Material »
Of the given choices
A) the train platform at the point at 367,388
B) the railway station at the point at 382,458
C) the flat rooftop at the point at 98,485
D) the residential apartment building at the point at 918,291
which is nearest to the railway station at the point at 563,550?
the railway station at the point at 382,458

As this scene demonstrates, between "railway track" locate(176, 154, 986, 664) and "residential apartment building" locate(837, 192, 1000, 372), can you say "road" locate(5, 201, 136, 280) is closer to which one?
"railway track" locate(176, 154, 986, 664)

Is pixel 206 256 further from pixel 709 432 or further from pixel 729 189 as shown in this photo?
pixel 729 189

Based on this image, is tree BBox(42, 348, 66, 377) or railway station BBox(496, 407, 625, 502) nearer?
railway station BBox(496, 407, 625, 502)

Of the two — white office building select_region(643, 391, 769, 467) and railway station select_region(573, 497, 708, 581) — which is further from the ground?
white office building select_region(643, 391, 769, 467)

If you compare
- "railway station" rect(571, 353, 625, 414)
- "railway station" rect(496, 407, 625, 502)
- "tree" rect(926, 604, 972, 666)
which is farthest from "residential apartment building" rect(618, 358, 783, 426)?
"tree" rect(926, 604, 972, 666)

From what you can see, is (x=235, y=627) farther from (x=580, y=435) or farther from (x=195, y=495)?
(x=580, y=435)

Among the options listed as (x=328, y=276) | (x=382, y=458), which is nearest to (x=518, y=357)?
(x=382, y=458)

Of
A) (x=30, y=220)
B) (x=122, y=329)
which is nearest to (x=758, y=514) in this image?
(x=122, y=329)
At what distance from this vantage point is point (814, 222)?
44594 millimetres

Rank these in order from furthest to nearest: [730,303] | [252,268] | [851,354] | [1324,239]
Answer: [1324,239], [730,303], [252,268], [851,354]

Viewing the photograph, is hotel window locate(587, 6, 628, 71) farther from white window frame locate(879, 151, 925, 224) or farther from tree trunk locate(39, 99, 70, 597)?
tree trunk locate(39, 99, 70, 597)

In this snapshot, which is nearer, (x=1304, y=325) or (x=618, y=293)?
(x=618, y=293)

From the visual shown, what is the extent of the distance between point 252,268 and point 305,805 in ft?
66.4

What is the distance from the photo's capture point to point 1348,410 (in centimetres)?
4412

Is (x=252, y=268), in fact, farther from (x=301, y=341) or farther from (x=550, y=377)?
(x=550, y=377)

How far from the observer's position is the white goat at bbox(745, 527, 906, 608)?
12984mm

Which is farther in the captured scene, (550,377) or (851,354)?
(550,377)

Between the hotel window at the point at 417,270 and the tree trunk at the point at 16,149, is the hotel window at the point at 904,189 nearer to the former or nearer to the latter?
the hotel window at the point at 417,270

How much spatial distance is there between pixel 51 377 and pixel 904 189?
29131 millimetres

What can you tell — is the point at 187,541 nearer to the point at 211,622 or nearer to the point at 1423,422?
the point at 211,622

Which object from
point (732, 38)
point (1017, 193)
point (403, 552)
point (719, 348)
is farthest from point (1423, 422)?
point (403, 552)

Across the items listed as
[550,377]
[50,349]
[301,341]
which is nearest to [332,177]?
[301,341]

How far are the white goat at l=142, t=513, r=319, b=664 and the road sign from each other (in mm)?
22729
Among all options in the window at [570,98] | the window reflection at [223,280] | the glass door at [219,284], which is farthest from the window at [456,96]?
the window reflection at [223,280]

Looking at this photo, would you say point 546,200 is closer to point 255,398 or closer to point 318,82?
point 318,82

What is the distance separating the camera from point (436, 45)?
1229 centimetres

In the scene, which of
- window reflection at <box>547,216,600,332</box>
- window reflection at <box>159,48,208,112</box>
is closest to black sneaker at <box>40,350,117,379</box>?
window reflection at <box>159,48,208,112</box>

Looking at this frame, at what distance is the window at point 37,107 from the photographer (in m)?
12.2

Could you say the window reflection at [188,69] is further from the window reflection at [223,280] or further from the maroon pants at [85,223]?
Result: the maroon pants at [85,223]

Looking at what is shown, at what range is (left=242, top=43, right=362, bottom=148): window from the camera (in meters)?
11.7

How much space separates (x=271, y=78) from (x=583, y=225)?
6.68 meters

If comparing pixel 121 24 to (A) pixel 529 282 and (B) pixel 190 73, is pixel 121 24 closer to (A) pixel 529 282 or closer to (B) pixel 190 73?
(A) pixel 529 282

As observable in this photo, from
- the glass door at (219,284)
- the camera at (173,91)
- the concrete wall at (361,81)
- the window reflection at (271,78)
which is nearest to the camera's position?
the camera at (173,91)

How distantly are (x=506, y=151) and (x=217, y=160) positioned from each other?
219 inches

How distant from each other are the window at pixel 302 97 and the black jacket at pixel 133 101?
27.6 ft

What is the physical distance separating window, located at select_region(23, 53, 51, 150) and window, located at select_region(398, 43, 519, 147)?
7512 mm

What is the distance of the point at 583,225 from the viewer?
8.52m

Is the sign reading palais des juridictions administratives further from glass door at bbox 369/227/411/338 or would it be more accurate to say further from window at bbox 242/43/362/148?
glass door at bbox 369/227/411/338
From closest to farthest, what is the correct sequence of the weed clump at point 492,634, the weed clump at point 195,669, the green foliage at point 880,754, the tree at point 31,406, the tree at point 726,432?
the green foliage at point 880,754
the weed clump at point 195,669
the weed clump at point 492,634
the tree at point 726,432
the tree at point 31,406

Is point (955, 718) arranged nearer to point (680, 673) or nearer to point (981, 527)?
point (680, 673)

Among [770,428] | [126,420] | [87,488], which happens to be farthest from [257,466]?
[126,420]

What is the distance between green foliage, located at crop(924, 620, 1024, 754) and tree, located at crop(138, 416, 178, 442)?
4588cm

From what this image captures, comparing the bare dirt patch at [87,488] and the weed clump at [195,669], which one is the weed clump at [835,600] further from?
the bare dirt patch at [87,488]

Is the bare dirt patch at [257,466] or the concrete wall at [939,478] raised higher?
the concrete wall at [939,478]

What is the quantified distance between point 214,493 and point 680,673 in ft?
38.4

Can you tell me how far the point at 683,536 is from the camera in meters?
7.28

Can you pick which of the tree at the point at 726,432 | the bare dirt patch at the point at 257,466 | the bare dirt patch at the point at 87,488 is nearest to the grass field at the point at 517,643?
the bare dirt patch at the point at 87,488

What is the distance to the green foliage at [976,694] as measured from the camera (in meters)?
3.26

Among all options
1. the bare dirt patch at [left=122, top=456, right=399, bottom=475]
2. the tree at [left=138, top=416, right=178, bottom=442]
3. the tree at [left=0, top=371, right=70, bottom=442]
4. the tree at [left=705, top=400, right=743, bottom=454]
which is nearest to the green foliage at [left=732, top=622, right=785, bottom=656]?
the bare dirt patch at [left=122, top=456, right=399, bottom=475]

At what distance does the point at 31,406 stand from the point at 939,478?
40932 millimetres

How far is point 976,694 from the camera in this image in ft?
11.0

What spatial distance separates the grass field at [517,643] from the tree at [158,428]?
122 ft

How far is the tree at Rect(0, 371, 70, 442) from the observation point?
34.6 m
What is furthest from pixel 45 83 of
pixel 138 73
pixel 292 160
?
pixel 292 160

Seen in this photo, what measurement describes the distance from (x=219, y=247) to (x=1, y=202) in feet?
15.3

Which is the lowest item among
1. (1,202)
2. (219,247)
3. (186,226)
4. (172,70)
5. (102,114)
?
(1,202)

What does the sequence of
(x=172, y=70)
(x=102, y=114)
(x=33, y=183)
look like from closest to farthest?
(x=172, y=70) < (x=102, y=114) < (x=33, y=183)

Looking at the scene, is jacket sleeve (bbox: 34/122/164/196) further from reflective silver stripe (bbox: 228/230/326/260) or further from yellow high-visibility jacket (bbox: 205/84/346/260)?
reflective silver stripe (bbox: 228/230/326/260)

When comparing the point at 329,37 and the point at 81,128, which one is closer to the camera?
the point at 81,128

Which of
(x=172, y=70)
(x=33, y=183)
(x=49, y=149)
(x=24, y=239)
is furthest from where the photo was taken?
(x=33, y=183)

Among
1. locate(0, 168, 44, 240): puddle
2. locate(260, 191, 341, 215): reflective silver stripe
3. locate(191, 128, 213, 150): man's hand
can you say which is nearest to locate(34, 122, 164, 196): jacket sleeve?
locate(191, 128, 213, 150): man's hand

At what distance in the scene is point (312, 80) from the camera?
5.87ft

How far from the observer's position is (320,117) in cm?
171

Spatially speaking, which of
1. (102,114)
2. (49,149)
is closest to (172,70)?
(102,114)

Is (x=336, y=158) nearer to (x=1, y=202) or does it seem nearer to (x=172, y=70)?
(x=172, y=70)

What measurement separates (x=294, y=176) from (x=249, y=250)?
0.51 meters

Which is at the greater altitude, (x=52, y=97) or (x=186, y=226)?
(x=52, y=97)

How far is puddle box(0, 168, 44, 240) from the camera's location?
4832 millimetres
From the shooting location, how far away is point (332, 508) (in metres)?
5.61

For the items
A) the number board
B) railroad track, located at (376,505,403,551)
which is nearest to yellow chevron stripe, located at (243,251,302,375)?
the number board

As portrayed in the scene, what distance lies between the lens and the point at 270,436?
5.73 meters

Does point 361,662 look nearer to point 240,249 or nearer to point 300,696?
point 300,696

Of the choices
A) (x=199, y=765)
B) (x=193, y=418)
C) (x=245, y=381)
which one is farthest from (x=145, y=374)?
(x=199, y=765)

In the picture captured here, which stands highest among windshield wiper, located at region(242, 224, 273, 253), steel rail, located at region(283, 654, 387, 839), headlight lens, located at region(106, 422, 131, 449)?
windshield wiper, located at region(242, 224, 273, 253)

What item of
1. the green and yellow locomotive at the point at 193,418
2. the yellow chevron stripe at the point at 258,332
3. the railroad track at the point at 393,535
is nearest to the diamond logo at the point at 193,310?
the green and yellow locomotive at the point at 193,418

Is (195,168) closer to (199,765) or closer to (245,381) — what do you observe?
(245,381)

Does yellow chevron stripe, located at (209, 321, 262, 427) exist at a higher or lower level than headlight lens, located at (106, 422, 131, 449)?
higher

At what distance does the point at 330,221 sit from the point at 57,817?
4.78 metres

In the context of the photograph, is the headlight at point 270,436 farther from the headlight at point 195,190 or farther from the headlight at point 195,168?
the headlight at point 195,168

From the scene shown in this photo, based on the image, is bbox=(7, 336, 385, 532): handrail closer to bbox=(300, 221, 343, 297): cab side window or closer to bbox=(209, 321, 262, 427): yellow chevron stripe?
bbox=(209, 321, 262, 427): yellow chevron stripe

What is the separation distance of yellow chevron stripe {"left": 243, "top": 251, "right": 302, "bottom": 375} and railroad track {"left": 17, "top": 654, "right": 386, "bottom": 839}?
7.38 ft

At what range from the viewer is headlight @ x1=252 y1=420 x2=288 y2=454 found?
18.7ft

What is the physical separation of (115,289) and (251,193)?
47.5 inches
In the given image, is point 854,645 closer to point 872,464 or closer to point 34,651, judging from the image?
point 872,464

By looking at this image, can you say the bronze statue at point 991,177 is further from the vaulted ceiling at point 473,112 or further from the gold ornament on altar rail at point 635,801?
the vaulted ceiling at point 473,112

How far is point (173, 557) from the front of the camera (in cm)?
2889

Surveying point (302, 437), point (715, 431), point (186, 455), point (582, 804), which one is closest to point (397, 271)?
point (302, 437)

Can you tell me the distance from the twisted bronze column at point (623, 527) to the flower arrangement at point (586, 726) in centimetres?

What the task requires » Write out only the final block of lines, starting at the line with "By looking at" and running to the end of the material.

Solution below »
By looking at this image, can you say the bronze statue at point 991,177 is further from the vaulted ceiling at point 473,112 or further from the gold ornament on altar rail at point 635,801?
the vaulted ceiling at point 473,112

How far is point (173, 557) from the front of the camera (in cm)?
2889

Surveying point (302, 437), point (715, 431), point (186, 455), point (582, 804), which one is closest to point (397, 271)?
point (302, 437)

Can you tell me the distance from the twisted bronze column at point (623, 527) to the flower arrangement at point (586, 726) in centimetres?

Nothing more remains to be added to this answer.